• The growing interdependence of digital systems is being exploited by cybercriminals.
• Ransomware is a particularly flourishing sphere of cybercrime.
• A collective response from society, governments and private organizations is needed.
In less than a decade, cybersecurity threats have emerged as a systemic risk for the global economy’s digital transformation journey. Emerging technologies that boost this digital economy – such as cloud, AI and quantum computing – are increasing the complexity of the technology landscape and accelerating the interconnectivity and interdependence of public and private ecosystems.
The exponential growth in the frequency and sophistication of cyberattacks is facilitated by this complex supply-chain ecosystem. The same technological drivers that are lifting the economy have also created a perfect environment for cybercriminals. Coordinated groups operate unchallenged in these new environments, with virtually unlimited funds at their disposal.
The most significant example of the systemic nature of cybersecurity risk is ransomware. Ransomware is a flourishing criminal industry, risking both the personal and financial security of individuals. The recent attack on a Colonial Pipeline in the US has made the real-world impact of ransomware on everyday lives all too clear. Globalized, interconnected economies act as a catalyst that multiplies the risk, as proven by recent incidents.
Ransomware has become a top threat to international security and a global challenge requiring a coordinated response. As institutions across sectors increasingly become targets, a single attack can rapidly spread across borders, much like the 2017 WannaCry ransomware attack that affected 150 countries. It is expected that the impact of such an attack in 2021 could be even more severe leading to vast losses, devastating blows to critical infrastructure, and the generation of further funding for illegal activities.

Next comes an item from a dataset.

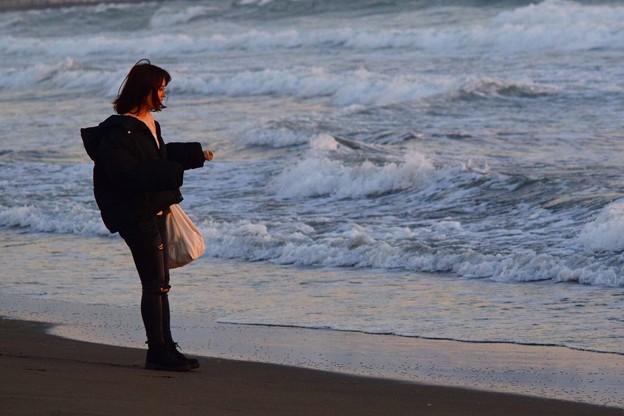 湘南・鵠沼海岸夕景 #湘南 #藤沢 #海 #波 #wave #surfing #mysky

Managing systemic cybersecurity risk is already a major challenge for which individual action is not enough. In order to tackle the vulnerability of the ecosystem, a fundamental shift towards a collective response is needed from society, government and organizations. Only through such a coordinated approach can we hope to turn the tide of these attacks.

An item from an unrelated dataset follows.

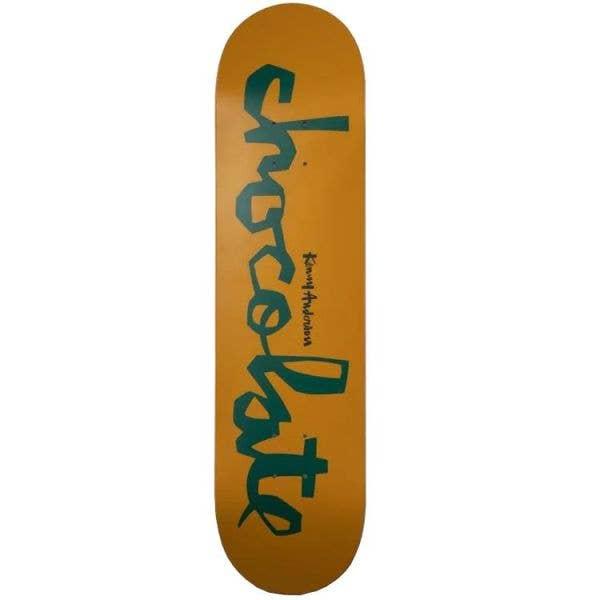 Chocolate OG Chunk Skateboard Deck - Anderson 8''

Firstly, the community needs to raise the cost of committing cybercrime to deter the actions of threat actors. An international coalition of law enforcement and governments is needed to disrupt the activities of ransomware operators. Businesses have a key role to play and must support law enforcement agencies in their efforts to bring more criminals to justice. Only three in 1,000 cybercriminals are currently prosecuted, according to US-based think tank Third Way. Industry can play a key role in helping authorities to identify targets for disruption – from criminals to infrastructure, to enabling criminal services and financers. Ransomware operators are able to play the system by moving their operations to jurisdictions with lenient or lax legislation on cybercrime. In the future, international data-sharing regulations must support collaboration across global borders, instead of hindering the fight.
Secondly, a global network for information-sharing on ransomware is required. Joint analysis and quickly sharing findings on new and emerging threats can ensure that security controls are intelligence-led and applied collectively to stop ransomware in its tracks. Each ransomware variant poses a different threat, so our response must be constantly evolving, powered by information-sharing that enables a real-time response.

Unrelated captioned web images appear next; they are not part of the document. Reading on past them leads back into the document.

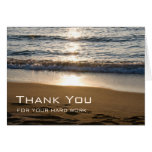 Waves at Sunset Administrative Professionals Day Cards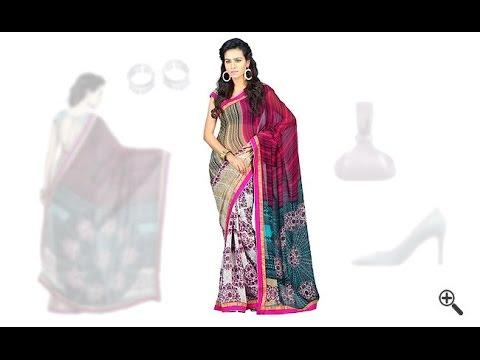 Indische Kleider Online kaufen + 3 Indische Outfits für Ina - YouTube
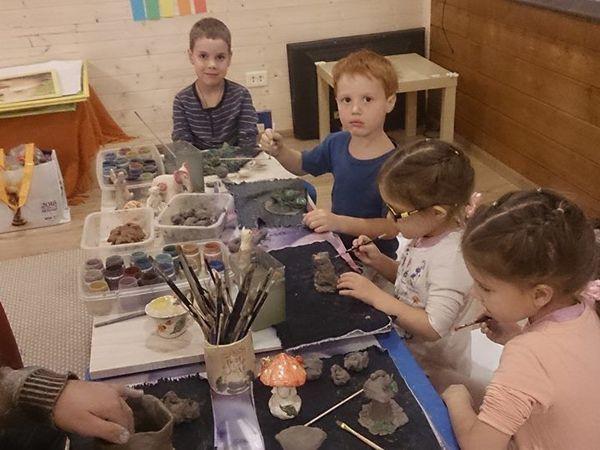 Лепка из природной глины | Ярмарка Мастеров - ручная работа, handmade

Moreover, collaboration should not be limited to information-sharing. Threat-specific public/private collaboration cells, as were recommended in the World Economic Forum Partnership against Cybercrime report, are needed to support the concrete disruption of threats. By harnessing the capabilities of both the private and public sectors, such focused threat cells provide a mechanism with which to raise the cost and risk of perpetrating cyberattacks.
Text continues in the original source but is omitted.